War is not just in the trenches. Russia, in an effort to mobilize its people and protect its services, has published a list of IPs and Domains it considers to be attacking its DDoS infrastructure.
As the ongoing Russia-Ukraine conflict escalates, the Russian government published on Thursday a huge list of 17.576 IP addresses and 166 domains that it claims are behind a series of DDoS attacks targeting its domestic infrastructure.
Some of the most notable domains in the listing released by Russia's National Computer Coordination Center (NCCCI) are the US Federal Bureau of Investigation (FBI), the Central Intelligence Agency (CIA), and the websites of several media outlets such as the USA. Today, 24News.ge, megatv.ge and the Ukrainian Korrespondent magazine.
As part of the Russian government's recommendations for dealing with DDoS attacks, but also in anticipation of massive cyberattacks on Russian information resources, it urges organizations to shield their Appliances network, enable logging, change passwords associated with key infrastructure elements, disable automatic updates software, disable third-party plugins on websites, keep copies security data, and watch out for phishing attacks.
We read in their recommendation (ALRT-20220302.1.pdf), which is in Russian but you know now how to make a pdf document translation:
"Use Russian DNS servers.
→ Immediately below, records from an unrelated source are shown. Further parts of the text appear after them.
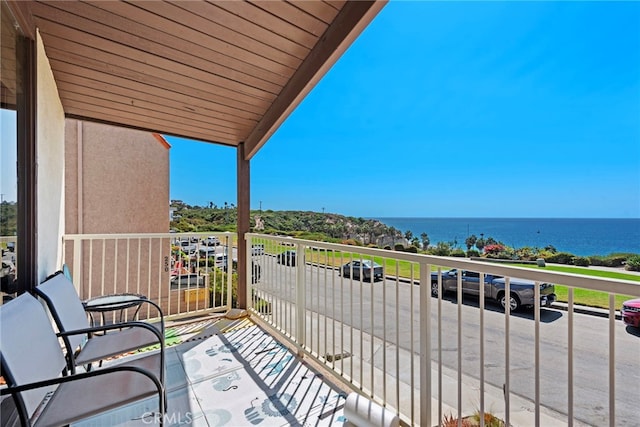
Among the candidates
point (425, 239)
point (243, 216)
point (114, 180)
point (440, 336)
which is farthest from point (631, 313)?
point (425, 239)

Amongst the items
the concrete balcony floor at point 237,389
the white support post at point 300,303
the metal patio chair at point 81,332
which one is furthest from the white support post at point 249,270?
the metal patio chair at point 81,332

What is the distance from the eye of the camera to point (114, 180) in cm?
622

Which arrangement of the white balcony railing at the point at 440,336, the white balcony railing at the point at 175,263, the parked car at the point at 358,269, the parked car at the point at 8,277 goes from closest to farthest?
the white balcony railing at the point at 440,336 → the parked car at the point at 8,277 → the parked car at the point at 358,269 → the white balcony railing at the point at 175,263

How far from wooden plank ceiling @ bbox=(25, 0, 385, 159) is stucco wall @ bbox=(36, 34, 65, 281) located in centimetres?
21

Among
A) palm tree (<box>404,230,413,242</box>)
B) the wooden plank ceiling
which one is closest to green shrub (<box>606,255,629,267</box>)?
the wooden plank ceiling

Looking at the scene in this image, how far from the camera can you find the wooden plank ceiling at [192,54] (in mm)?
2031

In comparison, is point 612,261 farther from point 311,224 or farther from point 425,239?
point 425,239

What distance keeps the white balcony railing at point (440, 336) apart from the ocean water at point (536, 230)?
59.7 ft

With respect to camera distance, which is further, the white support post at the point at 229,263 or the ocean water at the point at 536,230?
the ocean water at the point at 536,230

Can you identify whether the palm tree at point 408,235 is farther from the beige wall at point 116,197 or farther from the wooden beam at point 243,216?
the wooden beam at point 243,216

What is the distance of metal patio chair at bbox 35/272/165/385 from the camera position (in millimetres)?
1679

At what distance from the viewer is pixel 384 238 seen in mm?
18359

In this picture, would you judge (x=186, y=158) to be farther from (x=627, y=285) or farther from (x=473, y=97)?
→ (x=473, y=97)

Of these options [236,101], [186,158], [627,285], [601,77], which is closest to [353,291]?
[627,285]
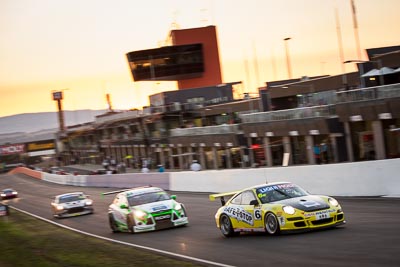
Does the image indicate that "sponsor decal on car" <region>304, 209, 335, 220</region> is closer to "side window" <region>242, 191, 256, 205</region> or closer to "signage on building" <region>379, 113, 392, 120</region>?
"side window" <region>242, 191, 256, 205</region>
Use your telecommunications provider's corporate DNS servers and / or DNS servers to prevent the organization's users from being redirected to malicious resources or other malicious activity. If your organization's DNS zone is serviced by a foreign telecommunications provider, transfer it to the Russian Federation Information Center. "
What is certain, however, is that the battle will not be fought only on the territory of Ukraine. The developments are coming and it is expected that the ground war will be complemented by a barrage of cyberattacks in the digital domain, with hacktivist groups supporting both two countries, to hit websites of government and commercial entities and to leak collections personal data.
Ukraine, which has amassed a volunteer "IT army" of civilian hackers from around the world, has set a new target for Belarus's railway network, Russia's GLONASS satellite satellite navigation system and telecommunications operators such as MTS and Beeline.
In a related development, the US Treasury Department stated that imposes sanctions to some Russian oligarchs and entities, to provide direct and indirect support to the Russian government and to conduct global influential operations "focusing on the divisiveness of social issues in Ukraine."